Fragerecht nach Impf- und Genesungsstatus

Die Frage von Arbeitgebern nach Impf- und Genesungsstatus ist insbesondere in drei Bereichen von elementarer Relevanz...

Sehen Sie das Statement von Hauptgeschäftsführer Dirk Pollert in der hessenschau vom 31.08.2021.

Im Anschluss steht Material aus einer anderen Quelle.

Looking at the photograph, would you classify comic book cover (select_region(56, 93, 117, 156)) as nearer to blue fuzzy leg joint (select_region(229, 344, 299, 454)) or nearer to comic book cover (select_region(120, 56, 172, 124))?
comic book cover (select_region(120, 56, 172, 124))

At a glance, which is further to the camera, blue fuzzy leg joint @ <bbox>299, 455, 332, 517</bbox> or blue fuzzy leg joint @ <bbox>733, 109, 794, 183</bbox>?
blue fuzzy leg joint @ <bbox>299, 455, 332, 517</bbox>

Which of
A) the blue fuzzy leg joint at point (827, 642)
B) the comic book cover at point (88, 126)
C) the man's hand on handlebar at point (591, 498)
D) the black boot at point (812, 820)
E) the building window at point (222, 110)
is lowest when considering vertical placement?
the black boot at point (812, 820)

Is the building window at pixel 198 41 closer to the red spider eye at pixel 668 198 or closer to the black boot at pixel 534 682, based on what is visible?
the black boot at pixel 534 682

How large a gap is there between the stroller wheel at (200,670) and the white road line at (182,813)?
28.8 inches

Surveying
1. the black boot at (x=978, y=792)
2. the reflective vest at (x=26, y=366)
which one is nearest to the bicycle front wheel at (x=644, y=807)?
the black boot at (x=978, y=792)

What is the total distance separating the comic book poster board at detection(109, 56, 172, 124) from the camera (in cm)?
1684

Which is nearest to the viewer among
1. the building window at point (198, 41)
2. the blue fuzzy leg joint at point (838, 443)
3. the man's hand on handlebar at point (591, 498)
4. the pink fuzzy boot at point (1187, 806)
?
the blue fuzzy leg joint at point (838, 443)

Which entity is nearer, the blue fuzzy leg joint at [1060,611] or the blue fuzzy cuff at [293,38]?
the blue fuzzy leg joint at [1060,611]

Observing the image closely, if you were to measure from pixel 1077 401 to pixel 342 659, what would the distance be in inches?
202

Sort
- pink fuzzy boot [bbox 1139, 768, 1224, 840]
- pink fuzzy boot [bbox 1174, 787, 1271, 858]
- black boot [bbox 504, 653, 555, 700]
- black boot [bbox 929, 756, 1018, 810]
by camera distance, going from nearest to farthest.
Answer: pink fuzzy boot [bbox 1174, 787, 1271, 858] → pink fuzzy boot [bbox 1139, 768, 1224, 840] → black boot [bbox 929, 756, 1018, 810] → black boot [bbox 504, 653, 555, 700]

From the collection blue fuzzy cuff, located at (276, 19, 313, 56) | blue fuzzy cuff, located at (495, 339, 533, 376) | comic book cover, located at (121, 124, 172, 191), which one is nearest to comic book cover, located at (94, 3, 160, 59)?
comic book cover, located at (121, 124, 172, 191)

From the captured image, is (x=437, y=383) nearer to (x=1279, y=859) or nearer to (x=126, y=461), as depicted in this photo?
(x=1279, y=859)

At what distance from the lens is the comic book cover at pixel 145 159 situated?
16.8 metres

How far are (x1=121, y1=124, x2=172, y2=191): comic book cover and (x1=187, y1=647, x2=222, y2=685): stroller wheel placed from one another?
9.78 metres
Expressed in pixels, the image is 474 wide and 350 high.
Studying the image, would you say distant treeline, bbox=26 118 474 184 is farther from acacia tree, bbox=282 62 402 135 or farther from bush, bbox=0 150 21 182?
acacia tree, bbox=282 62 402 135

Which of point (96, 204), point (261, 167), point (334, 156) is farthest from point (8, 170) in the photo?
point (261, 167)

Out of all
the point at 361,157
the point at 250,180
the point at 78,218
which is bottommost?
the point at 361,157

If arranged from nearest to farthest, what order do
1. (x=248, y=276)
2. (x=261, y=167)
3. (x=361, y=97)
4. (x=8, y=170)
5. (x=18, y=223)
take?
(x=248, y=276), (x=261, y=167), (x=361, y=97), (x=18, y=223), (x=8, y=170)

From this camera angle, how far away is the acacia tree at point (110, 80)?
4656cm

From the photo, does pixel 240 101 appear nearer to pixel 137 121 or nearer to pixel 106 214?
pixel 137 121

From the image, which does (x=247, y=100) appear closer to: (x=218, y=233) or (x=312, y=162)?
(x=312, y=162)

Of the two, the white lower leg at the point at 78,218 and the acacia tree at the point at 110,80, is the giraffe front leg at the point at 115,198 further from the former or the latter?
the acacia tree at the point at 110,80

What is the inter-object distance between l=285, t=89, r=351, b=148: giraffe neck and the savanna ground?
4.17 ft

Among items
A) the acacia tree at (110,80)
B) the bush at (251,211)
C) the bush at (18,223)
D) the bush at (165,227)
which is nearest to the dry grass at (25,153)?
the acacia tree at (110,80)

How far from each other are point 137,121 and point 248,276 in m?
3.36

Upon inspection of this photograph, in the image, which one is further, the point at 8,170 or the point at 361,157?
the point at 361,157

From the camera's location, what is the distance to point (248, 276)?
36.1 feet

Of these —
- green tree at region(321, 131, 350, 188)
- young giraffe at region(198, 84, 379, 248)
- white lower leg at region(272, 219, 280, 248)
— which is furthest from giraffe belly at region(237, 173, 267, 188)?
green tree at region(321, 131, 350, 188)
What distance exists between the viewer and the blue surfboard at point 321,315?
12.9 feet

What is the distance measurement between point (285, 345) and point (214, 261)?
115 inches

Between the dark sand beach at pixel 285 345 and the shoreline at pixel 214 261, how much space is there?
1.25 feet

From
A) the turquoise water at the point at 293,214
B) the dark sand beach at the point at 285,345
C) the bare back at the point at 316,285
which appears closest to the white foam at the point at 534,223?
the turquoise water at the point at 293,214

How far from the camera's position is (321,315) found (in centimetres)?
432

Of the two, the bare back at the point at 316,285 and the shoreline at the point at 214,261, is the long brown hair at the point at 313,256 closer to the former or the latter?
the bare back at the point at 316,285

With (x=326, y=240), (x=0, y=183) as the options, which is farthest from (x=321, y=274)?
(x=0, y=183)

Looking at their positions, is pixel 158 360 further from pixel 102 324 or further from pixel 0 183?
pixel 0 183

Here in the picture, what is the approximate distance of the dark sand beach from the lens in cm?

Die Frage von Arbeitgebern nach Impf- und Genesungsstatus ist insbesondere in drei Bereichen von elementarer Relevanz:

  • Nach der Arbeitsschutzverordnung ist der Arbeitgeber verpflichtet, Mitarbeitern/-innen zweimal pro Woche ein Testangebot zu unterbreiten. Dieses Angebot muss nicht erfolgen, wenn der/die Mitarbeiter/-in vollständig geimpft oder genesen ist. Auch in diesem Kontext muss dem Arbeitgeber ein Fragerecht eingeräumt werden.
  • Wenn ein Arbeitgeber beabsichtigt, eine/n Arbeitnehmer/-in an einen anderen Arbeitsort in Deutschland oder gar ins Ausland zu versenden, ist schon aus Arbeitsschutzgesichtspunkten die entsprechende Information zugunsten des Unter­nehmens notwendig.
  • Im Infektionsschutzgesetz erhält der Arbeitgeber vom Regierungspräsidium keine Erstattung für vorverauslagte Entgeltzahlungen im Rahmen einer Quarantäne, wenn der/die Arbeitnehmer/-in ein ihr mögliches Impfangebot ausgeschlagen hat. Bevor Arbeitgeber folglich Entgelt in Quarantäne an die Arbeitnehmer zahlen, möchten sie aufgrund des Impfstatus der Arbeitnehmer wissen, ob eine Erstattung erfolgt. Folglich ist auch in diesem Kontext das Fragerecht von Bedeutung.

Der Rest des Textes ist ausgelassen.